Entscheidungsstichwort (Thema)

Einkünfteerzielungsabsicht trotz langjähriger Nichtnutzung

 

Leitsatz (redaktionell)

1) § 21 Abs. 1 Nr. 1 EStG beruht auf der typisierenden Annahme, dass die langfristige Vermietung und Verpachtung trotz über längere Zeiträume anfallender Werbungskostenüberschüsse in der Regel letztlich zu positiven Einkünften führt.

2) Aufwendungen für ein (noch) nicht vermietetes Objekt können berücksichtigt werden, wenn anhand der objektiven Umstände festzustellen ist, dass der Steuerpflichtige den Entschluss zur Einkünfteerzielung endgültig gefasst und später nicht wieder aufgegeben hat. Das Fehlen einer vorübergehenden Nutzung schließt eine Einkünfteerzielungsabsicht nicht zwingend aus.

 

Normenkette

EStG § 21 Abs. 1 Nr. 1

 

Nachgehend

BFH (Urteil vom 18.08.2010; Aktenzeichen X R 30/07)

BFH (Urteil vom 18.08.2010; Aktenzeichen X R 30/07)

 

Tatbestand

Die Beteiligten streiten darüber, ob der Klägerin aus dem Objekt R-Straße in den Jahren 1983 bis 1990 Verluste entstanden sind, die auf den 31. Dezember 1990 zu einem höheren verbleibenden Verlustabzug führen als bisher festgestellt.

BEREITGESTELLTE DATEN:

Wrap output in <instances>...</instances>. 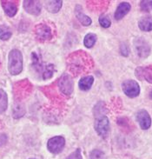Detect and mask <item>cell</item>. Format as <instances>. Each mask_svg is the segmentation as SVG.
Here are the masks:
<instances>
[{
  "label": "cell",
  "mask_w": 152,
  "mask_h": 159,
  "mask_svg": "<svg viewBox=\"0 0 152 159\" xmlns=\"http://www.w3.org/2000/svg\"><path fill=\"white\" fill-rule=\"evenodd\" d=\"M96 131L102 138H106L108 136L109 130H110V121L107 116L104 115V116H97L96 118L95 125Z\"/></svg>",
  "instance_id": "7a4b0ae2"
},
{
  "label": "cell",
  "mask_w": 152,
  "mask_h": 159,
  "mask_svg": "<svg viewBox=\"0 0 152 159\" xmlns=\"http://www.w3.org/2000/svg\"><path fill=\"white\" fill-rule=\"evenodd\" d=\"M134 48L136 53L141 58L147 57L150 53V46L142 38H137L134 40Z\"/></svg>",
  "instance_id": "5b68a950"
},
{
  "label": "cell",
  "mask_w": 152,
  "mask_h": 159,
  "mask_svg": "<svg viewBox=\"0 0 152 159\" xmlns=\"http://www.w3.org/2000/svg\"><path fill=\"white\" fill-rule=\"evenodd\" d=\"M120 51H121V53L123 56L127 57L130 53V49L128 47V45L126 43H122L121 47H120Z\"/></svg>",
  "instance_id": "603a6c76"
},
{
  "label": "cell",
  "mask_w": 152,
  "mask_h": 159,
  "mask_svg": "<svg viewBox=\"0 0 152 159\" xmlns=\"http://www.w3.org/2000/svg\"><path fill=\"white\" fill-rule=\"evenodd\" d=\"M8 70L11 75H18L23 70V55L20 51L14 49L9 53Z\"/></svg>",
  "instance_id": "6da1fadb"
},
{
  "label": "cell",
  "mask_w": 152,
  "mask_h": 159,
  "mask_svg": "<svg viewBox=\"0 0 152 159\" xmlns=\"http://www.w3.org/2000/svg\"><path fill=\"white\" fill-rule=\"evenodd\" d=\"M65 145V139L63 137H54L49 139L47 149L52 154H58L62 152Z\"/></svg>",
  "instance_id": "8992f818"
},
{
  "label": "cell",
  "mask_w": 152,
  "mask_h": 159,
  "mask_svg": "<svg viewBox=\"0 0 152 159\" xmlns=\"http://www.w3.org/2000/svg\"><path fill=\"white\" fill-rule=\"evenodd\" d=\"M91 159H106L105 154L100 150H93L90 154Z\"/></svg>",
  "instance_id": "ffe728a7"
},
{
  "label": "cell",
  "mask_w": 152,
  "mask_h": 159,
  "mask_svg": "<svg viewBox=\"0 0 152 159\" xmlns=\"http://www.w3.org/2000/svg\"><path fill=\"white\" fill-rule=\"evenodd\" d=\"M2 6L4 8L5 14L9 17H12L16 15L17 11V4L13 1H2Z\"/></svg>",
  "instance_id": "7c38bea8"
},
{
  "label": "cell",
  "mask_w": 152,
  "mask_h": 159,
  "mask_svg": "<svg viewBox=\"0 0 152 159\" xmlns=\"http://www.w3.org/2000/svg\"><path fill=\"white\" fill-rule=\"evenodd\" d=\"M35 32L37 38L41 41L50 40L52 38V31L51 27L46 24H40L36 26Z\"/></svg>",
  "instance_id": "52a82bcc"
},
{
  "label": "cell",
  "mask_w": 152,
  "mask_h": 159,
  "mask_svg": "<svg viewBox=\"0 0 152 159\" xmlns=\"http://www.w3.org/2000/svg\"><path fill=\"white\" fill-rule=\"evenodd\" d=\"M24 8L28 13L34 16H38L41 13L42 4L40 1L26 0V1H24Z\"/></svg>",
  "instance_id": "9c48e42d"
},
{
  "label": "cell",
  "mask_w": 152,
  "mask_h": 159,
  "mask_svg": "<svg viewBox=\"0 0 152 159\" xmlns=\"http://www.w3.org/2000/svg\"><path fill=\"white\" fill-rule=\"evenodd\" d=\"M66 159H83L80 149H77L76 151L72 152Z\"/></svg>",
  "instance_id": "7402d4cb"
},
{
  "label": "cell",
  "mask_w": 152,
  "mask_h": 159,
  "mask_svg": "<svg viewBox=\"0 0 152 159\" xmlns=\"http://www.w3.org/2000/svg\"><path fill=\"white\" fill-rule=\"evenodd\" d=\"M62 1H47L45 3V8L49 12L56 13L62 7Z\"/></svg>",
  "instance_id": "2e32d148"
},
{
  "label": "cell",
  "mask_w": 152,
  "mask_h": 159,
  "mask_svg": "<svg viewBox=\"0 0 152 159\" xmlns=\"http://www.w3.org/2000/svg\"><path fill=\"white\" fill-rule=\"evenodd\" d=\"M96 35L94 33H89L85 36V38L83 39V44L85 45V47L91 48L94 46V44L96 42Z\"/></svg>",
  "instance_id": "ac0fdd59"
},
{
  "label": "cell",
  "mask_w": 152,
  "mask_h": 159,
  "mask_svg": "<svg viewBox=\"0 0 152 159\" xmlns=\"http://www.w3.org/2000/svg\"><path fill=\"white\" fill-rule=\"evenodd\" d=\"M94 83V78L92 76H86L83 77L80 79V81L78 83L79 85V89L83 90V91H87L91 88V86Z\"/></svg>",
  "instance_id": "5bb4252c"
},
{
  "label": "cell",
  "mask_w": 152,
  "mask_h": 159,
  "mask_svg": "<svg viewBox=\"0 0 152 159\" xmlns=\"http://www.w3.org/2000/svg\"><path fill=\"white\" fill-rule=\"evenodd\" d=\"M75 14H76V17L78 19V21L81 23V25L83 26H89L91 25L92 20L90 17H88L87 15H85L84 13L83 12L82 8L78 5L76 7V11H75Z\"/></svg>",
  "instance_id": "4fadbf2b"
},
{
  "label": "cell",
  "mask_w": 152,
  "mask_h": 159,
  "mask_svg": "<svg viewBox=\"0 0 152 159\" xmlns=\"http://www.w3.org/2000/svg\"><path fill=\"white\" fill-rule=\"evenodd\" d=\"M131 9V5L128 2H122L117 6L116 12H115V19L121 20L123 17L127 15Z\"/></svg>",
  "instance_id": "8fae6325"
},
{
  "label": "cell",
  "mask_w": 152,
  "mask_h": 159,
  "mask_svg": "<svg viewBox=\"0 0 152 159\" xmlns=\"http://www.w3.org/2000/svg\"><path fill=\"white\" fill-rule=\"evenodd\" d=\"M122 89L123 93L130 98H136L140 94V86L135 80H126L122 84Z\"/></svg>",
  "instance_id": "3957f363"
},
{
  "label": "cell",
  "mask_w": 152,
  "mask_h": 159,
  "mask_svg": "<svg viewBox=\"0 0 152 159\" xmlns=\"http://www.w3.org/2000/svg\"><path fill=\"white\" fill-rule=\"evenodd\" d=\"M149 5L152 8V1H149Z\"/></svg>",
  "instance_id": "cb8c5ba5"
},
{
  "label": "cell",
  "mask_w": 152,
  "mask_h": 159,
  "mask_svg": "<svg viewBox=\"0 0 152 159\" xmlns=\"http://www.w3.org/2000/svg\"><path fill=\"white\" fill-rule=\"evenodd\" d=\"M98 20H99L100 25L102 26V27H104V28H109L110 26L111 25V21H110V19L108 17L104 16V15L100 16Z\"/></svg>",
  "instance_id": "44dd1931"
},
{
  "label": "cell",
  "mask_w": 152,
  "mask_h": 159,
  "mask_svg": "<svg viewBox=\"0 0 152 159\" xmlns=\"http://www.w3.org/2000/svg\"><path fill=\"white\" fill-rule=\"evenodd\" d=\"M136 121L143 129H148L151 125L150 116L145 110H141L136 113Z\"/></svg>",
  "instance_id": "ba28073f"
},
{
  "label": "cell",
  "mask_w": 152,
  "mask_h": 159,
  "mask_svg": "<svg viewBox=\"0 0 152 159\" xmlns=\"http://www.w3.org/2000/svg\"><path fill=\"white\" fill-rule=\"evenodd\" d=\"M136 77L152 84V69L150 67H138L136 69Z\"/></svg>",
  "instance_id": "30bf717a"
},
{
  "label": "cell",
  "mask_w": 152,
  "mask_h": 159,
  "mask_svg": "<svg viewBox=\"0 0 152 159\" xmlns=\"http://www.w3.org/2000/svg\"><path fill=\"white\" fill-rule=\"evenodd\" d=\"M138 27L143 31L152 30V17L150 16L142 17L138 22Z\"/></svg>",
  "instance_id": "9a60e30c"
},
{
  "label": "cell",
  "mask_w": 152,
  "mask_h": 159,
  "mask_svg": "<svg viewBox=\"0 0 152 159\" xmlns=\"http://www.w3.org/2000/svg\"><path fill=\"white\" fill-rule=\"evenodd\" d=\"M58 87L61 93L65 96H70L74 90L73 79L68 74H64L58 80Z\"/></svg>",
  "instance_id": "277c9868"
},
{
  "label": "cell",
  "mask_w": 152,
  "mask_h": 159,
  "mask_svg": "<svg viewBox=\"0 0 152 159\" xmlns=\"http://www.w3.org/2000/svg\"><path fill=\"white\" fill-rule=\"evenodd\" d=\"M11 37V31L7 26H0V39L1 40H8Z\"/></svg>",
  "instance_id": "d6986e66"
},
{
  "label": "cell",
  "mask_w": 152,
  "mask_h": 159,
  "mask_svg": "<svg viewBox=\"0 0 152 159\" xmlns=\"http://www.w3.org/2000/svg\"><path fill=\"white\" fill-rule=\"evenodd\" d=\"M8 107V98L4 90L0 89V114L4 113Z\"/></svg>",
  "instance_id": "e0dca14e"
}]
</instances>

AUFGABENSTELLUNG:
1: Über welche Jahre streiten die Beteiligten im Lesetext, wenn es um Verluste der Klägerin aus dem Objekt R-Straße geht?
2: Setzen Sie den Lesetext zur Einkünfteerzielungsabsicht im Anschluss an seinen letzten Satz fort.

ERGEBNISSE JE AUFGABE:
1: Über die Jahre 1983 bis 1990.

2:
Die Klägerin war seit 1983 als selbständige Immobilienmaklerin und seit 1989 als Gebietsrepräsentantin für Fertighäuser tätig. Sie ersteigerte am 6. April 1983 das im Jahre 1906 mit einem zweistöckigen Gebäude bebaute Grundstück R-Straße. Im Erdgeschosses des Gebäudes befand sich ein Ladenlokal, die beiden oberen Geschosse waren als Wohnraum genutzt worden. Entsprechend einer ihr erteilten Genehmigung zum Umbau und zur Änderung der Nutzung (Bauschein vom 20. Januar 1984) ließ die Klägerin das Erdgeschoss in eine Gaststätte, das 1. Obergeschoss in Büroräume für ihren eigenen Gewerbebetrieb (24,78% der Nutzfläche) und das 2. Obergeschoss in eine Pächterwohnung für die Gaststätte umbauen. U. a. ließ sie dabei im Jahr 1985 in die Gaststätte eine Thekeneinrichtung für unstreitig netto 53.300 DM einbauen. Nach Abschluss der Umbaumaßnahmen im Jahr 1986 nutzte die Klägerin das 1. Obergeschoss als Büro für ihren Gewerbebetrieb, das Erdgeschoss und das 2. Obergeschoss blieben ungenutzt.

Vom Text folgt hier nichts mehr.